| name | keyword-search |
| description | Guide for building keyword/full-text search with Elasticsearch. Use when a developer wants text matching, filters, faceted search, autocomplete, or traditional search functionality. |
Keyword Search Guide
Guide developers through building full-text keyword search with Elasticsearch. Use this guide when they need text matching, filters, faceting, autocomplete, or traditional search-bar behavior.
Conversation flow — return to onboarding
This skill provides deep implementation detail for keyword search. It is not the main conversation driver.

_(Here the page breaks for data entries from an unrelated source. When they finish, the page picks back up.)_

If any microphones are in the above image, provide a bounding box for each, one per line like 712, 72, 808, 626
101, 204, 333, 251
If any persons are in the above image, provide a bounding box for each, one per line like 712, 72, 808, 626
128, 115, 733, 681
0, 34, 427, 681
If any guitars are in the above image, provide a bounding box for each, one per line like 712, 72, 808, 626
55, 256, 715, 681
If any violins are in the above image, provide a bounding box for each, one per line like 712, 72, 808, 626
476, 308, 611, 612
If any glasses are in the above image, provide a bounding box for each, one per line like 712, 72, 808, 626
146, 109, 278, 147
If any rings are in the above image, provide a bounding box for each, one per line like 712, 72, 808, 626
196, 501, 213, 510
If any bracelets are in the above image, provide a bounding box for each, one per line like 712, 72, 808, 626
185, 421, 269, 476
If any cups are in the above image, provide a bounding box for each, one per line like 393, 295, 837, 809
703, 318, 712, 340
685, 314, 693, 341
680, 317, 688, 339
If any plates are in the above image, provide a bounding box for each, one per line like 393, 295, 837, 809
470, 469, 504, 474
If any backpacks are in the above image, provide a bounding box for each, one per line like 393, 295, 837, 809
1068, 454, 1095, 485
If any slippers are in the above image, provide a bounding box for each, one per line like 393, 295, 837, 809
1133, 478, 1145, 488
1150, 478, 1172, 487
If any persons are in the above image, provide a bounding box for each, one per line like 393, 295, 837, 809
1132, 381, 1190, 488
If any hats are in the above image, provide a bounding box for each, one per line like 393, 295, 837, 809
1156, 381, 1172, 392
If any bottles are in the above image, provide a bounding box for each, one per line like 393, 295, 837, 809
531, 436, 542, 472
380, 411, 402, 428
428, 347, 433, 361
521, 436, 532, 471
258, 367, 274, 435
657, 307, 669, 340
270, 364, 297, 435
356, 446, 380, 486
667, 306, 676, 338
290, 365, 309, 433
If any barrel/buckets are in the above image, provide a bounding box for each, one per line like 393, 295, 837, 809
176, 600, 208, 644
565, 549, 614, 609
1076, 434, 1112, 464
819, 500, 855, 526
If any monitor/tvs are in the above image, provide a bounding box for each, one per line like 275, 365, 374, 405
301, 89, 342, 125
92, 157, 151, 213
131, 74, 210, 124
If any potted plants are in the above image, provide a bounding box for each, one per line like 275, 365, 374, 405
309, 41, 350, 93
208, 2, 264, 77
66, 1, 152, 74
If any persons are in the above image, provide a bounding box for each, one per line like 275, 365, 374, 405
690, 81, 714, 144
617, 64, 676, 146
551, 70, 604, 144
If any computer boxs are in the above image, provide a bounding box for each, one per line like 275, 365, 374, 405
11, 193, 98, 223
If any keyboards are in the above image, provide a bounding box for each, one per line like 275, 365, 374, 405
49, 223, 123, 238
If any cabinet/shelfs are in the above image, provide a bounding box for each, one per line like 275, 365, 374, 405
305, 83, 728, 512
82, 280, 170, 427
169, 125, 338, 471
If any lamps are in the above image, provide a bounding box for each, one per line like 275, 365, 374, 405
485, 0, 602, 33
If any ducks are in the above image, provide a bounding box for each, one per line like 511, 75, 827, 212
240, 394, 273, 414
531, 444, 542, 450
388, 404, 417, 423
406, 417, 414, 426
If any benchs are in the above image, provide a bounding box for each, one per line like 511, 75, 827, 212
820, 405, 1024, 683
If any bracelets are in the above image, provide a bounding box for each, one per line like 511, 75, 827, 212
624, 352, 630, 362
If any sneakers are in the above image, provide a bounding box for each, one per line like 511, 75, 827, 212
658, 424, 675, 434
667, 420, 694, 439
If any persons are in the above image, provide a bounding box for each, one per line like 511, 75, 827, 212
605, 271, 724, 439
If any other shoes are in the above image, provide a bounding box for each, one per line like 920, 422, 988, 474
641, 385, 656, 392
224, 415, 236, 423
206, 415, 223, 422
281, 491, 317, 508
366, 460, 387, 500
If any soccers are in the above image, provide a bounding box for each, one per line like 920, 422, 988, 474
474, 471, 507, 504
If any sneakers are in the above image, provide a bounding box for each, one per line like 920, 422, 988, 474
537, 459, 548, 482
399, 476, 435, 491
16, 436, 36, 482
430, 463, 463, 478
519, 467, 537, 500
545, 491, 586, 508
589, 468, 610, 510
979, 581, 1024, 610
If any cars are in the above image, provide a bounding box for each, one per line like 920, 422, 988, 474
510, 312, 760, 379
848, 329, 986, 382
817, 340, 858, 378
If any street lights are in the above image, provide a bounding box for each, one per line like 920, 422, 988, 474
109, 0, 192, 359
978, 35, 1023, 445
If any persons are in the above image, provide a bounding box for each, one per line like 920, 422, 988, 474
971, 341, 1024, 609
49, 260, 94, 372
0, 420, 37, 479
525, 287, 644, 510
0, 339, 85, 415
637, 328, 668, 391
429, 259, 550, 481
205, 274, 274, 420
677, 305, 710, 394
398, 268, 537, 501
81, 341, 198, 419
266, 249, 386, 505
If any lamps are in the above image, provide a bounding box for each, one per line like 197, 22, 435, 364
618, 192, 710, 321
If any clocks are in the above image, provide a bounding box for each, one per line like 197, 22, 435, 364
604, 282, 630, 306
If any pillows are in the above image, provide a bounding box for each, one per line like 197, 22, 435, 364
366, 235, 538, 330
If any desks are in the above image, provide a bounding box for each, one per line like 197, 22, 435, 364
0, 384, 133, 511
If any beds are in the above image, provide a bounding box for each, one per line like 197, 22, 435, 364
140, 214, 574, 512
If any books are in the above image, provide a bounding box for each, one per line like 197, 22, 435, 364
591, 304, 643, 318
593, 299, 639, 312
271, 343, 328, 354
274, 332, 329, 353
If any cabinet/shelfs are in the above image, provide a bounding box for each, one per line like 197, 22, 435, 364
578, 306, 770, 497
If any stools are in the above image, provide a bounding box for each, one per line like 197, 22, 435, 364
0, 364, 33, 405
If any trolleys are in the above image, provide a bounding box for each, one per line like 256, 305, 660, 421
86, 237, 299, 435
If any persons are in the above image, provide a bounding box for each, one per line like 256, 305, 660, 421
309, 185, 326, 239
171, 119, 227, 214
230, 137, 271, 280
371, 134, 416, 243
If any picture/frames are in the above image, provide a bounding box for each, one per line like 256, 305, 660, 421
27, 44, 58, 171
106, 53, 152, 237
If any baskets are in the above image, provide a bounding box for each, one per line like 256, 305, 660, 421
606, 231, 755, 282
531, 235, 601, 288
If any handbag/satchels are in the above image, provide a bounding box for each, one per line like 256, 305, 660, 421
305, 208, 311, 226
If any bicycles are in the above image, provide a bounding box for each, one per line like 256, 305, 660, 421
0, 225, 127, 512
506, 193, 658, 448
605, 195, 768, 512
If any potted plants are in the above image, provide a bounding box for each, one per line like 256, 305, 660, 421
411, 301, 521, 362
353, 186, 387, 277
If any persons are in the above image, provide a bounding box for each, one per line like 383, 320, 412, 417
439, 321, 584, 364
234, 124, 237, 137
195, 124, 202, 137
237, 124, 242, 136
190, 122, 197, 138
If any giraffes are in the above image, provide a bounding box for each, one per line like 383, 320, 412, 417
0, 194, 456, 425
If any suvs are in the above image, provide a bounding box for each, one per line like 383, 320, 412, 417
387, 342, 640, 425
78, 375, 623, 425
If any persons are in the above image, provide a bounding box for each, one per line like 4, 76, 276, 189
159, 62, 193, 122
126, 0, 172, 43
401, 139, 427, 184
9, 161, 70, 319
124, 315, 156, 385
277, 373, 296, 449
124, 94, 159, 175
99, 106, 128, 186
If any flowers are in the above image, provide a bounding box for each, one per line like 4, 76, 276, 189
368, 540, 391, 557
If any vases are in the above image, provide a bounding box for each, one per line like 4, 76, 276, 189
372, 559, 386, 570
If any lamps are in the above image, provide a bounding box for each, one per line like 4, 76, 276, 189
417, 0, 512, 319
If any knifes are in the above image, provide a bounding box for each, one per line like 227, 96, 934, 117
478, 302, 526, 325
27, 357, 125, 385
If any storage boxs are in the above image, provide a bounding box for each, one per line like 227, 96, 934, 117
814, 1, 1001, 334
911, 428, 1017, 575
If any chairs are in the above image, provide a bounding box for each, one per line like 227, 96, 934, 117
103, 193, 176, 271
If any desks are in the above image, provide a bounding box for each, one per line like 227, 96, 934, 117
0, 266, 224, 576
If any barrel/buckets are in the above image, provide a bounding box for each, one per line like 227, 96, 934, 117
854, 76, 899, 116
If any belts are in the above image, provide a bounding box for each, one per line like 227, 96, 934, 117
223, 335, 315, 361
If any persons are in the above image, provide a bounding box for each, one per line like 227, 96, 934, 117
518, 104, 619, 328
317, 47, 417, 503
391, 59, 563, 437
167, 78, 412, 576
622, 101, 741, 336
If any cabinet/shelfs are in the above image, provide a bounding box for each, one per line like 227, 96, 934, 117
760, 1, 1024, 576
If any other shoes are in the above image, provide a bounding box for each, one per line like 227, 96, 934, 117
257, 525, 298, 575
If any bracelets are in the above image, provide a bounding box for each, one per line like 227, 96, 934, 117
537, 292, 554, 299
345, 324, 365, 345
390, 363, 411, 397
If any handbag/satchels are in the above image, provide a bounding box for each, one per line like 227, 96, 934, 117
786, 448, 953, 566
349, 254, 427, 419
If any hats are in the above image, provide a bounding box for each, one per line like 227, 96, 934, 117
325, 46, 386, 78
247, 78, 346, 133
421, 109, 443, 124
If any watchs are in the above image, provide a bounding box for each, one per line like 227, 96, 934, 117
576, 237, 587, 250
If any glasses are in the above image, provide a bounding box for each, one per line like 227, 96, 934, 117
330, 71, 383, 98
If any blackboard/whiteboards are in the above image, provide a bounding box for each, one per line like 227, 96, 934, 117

After applying the guidance here, re-read /elasticsearch-onboarding to resume the structured onboarding playbook (Steps 1–7: intent → data → mapping → build → test → iterate). That playbook controls sequencing, the one-question-at-a-time rule, and the Dev Tools API-snippet workflow. If /elasticsearch-onboarding has not been loaded yet in this conversation, load it now — it is the primary conversation flow for all Elasticsearch search onboarding.
1. When to Use This Guide
Apply this guide when the developer signals:
- Structured data — products, articles, documents with known fields (title, description, category, price)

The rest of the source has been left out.